Podemos perceber então que a procrastinação envolve o autocontrole. Mas esse assunto vai ficar para um outro texto. Eu já estou me alongando demais. Porém, basicamente, o autocontrole para a Análise do Comportamento envolve a pessoa se manter sob controle de reforçadores atrasados (aqueles de médio e longo prazo) e de maior magnitude (maior valor reforçador para a pessoa) em detrimento dos reforçadores imediatos e de menor magnitude. Por exemplo, a pessoa deixar de sair com os amigos (reforço imediato) para estudar e passar num concurso e com isso acessar outros reforçadores (reforço de médio prazo e maior magnitude).

Vocês devem estar se perguntando, mas como eu faço para ter mais autocontrole e procrastinar menos? Bem, eu não acho que exista uma fórmula mágica para isso. Cada pessoa tem que ver o que funciona e o que não funciona para ela. Por exemplo, no meu caso eu poderia ter me dado um prazo para realizar essa tarefa, mas eu sei que dificilmente funcionaria e eu acabaria perdendo o prazo dado por mim mesmo. Então achei melhor deixar correr um pouco e usar outras estratégias. Mas alguém pode se sair melhor com esse tipo de atividade (sem prazo definido) quando ela mesma se coloca um prazo para realizar.

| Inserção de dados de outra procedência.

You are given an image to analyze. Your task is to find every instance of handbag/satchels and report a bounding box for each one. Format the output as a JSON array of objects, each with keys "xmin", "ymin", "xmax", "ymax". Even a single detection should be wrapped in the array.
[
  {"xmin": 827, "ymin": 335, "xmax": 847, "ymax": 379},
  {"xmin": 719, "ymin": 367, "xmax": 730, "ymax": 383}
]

Outra estratégia que pode funcionar para muitas pessoas é dividir sua tarefa em partes. No meu caso, primeiro fiz um roteiro com as ideias que eu gostaria de abordar no texto, depois desenvolvi um pouco cada uma delas e por fim comecei a escrever o texto propriamente dito, também por partes. E eu não precisei fazer tudo de uma vez só, o que ajudou.

Fazer intervalos entre as etapas das atividades, torna-la mais reforçadora, escolher um local mais adequado possível, se dar recompensas após concluir uma etapa são meios eficazes de manter o foco (manter o comportamento sob controle das contingências específicas).

Bem, como vocês já devem ter percebido, este é um tema bem extenso, então posso voltar para falar um pouco mais sobre esses pontos que procurei abordar aqui. Por enquanto é isso, até mais!

 

Karlos Ruan Barbosa Freire

Psicólogo - CRP 11/13880

📧 karlosruan@gmail.com

segunda-feira, 25 de outubro de 2021

Reforço, o modo como aprendemos novos comportamentos


 

Um dos conceitos mais importantes para compreender o comportamento é o de reforçamento. O reforço é, basicamente, tudo aquilo que aumenta a probabilidade de um determinado comportamento voltar a ocorrer no futuro. Então, se você agiu de determinada forma para alcançar um objetivo e com isso obteve sucesso, dizemos que essa sua ação foi reforçada. Isso quer dizer que se torna mais provável que no futuro você aja assim novamente em uma situação parecida.

O reforço é o que poderíamos chamar de recompensa por um determinado comportamento emitido. Ou seja, você se comporta geralmente com o intuito de obter algo (por exemplo, você estuda para tirar uma boa nota na prova). Se no meu exemplo, depois de ter estudado, você tira uma boa nota, você obteve o reforço.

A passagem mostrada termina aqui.